A test item precipitate (fibrous in appearance) was noted under an inverted microscope at and above 50 μg/plate and by eye from 500 μg/plate in both the presence and absence of S9-mix. The precipitate did not prevent the scoring of revertant colonies.
There were no biologically relevant increases in the frequency of revertant colonies recorded for any of the bacterial strains, with any dose of the test item, either with or without S9-mix.

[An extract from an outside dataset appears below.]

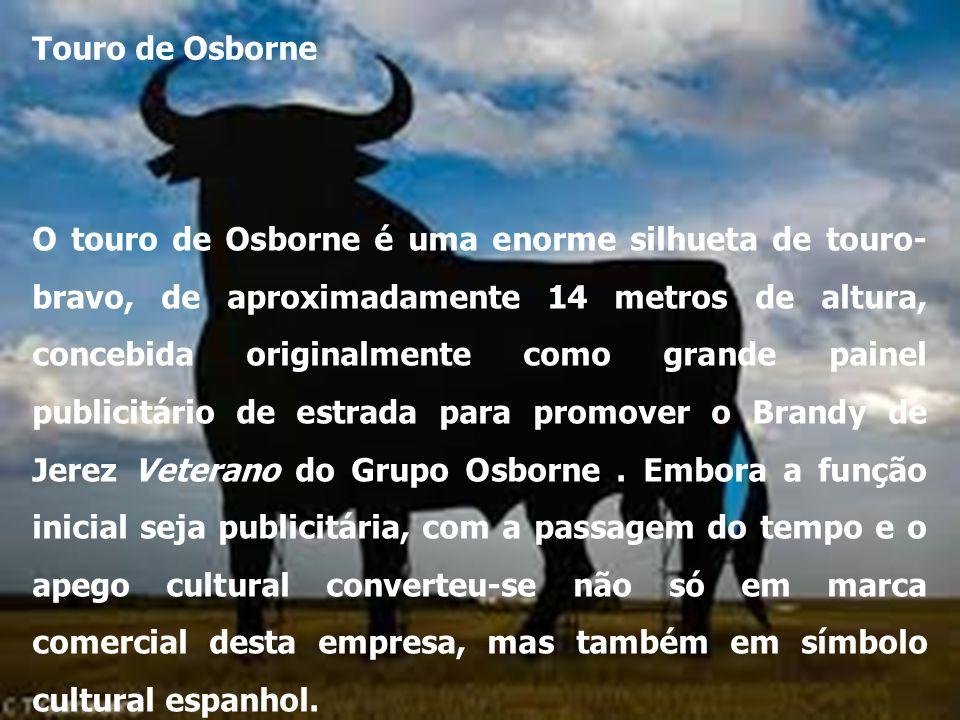 Touro de Osborne O touro de Osborne é uma enorme silhueta de touro- bravo, de aproximadamente 14 metros de altura, concebida originalmente como grande painel publicitário de estrada para promover o Brandy de Jerez Veterano do Grupo Osborne.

Applicant's summary and conclusion

Conclusions:

The substance was considered to be non-mutagenic.

Executive summary:

In a Reverse Mutation Assay ‘Ames Test’ using strains of Salmonella typhimurium and Escherichia coli (OECD TG 471) the test item B glass microfibre did not induce an increase in the frequency of revertant colonies that met the criteria for a positive result, either with or without metabolic activation (S9-mix). Under the conditions of this test B glass microfibre was considered to be non-mutagenic.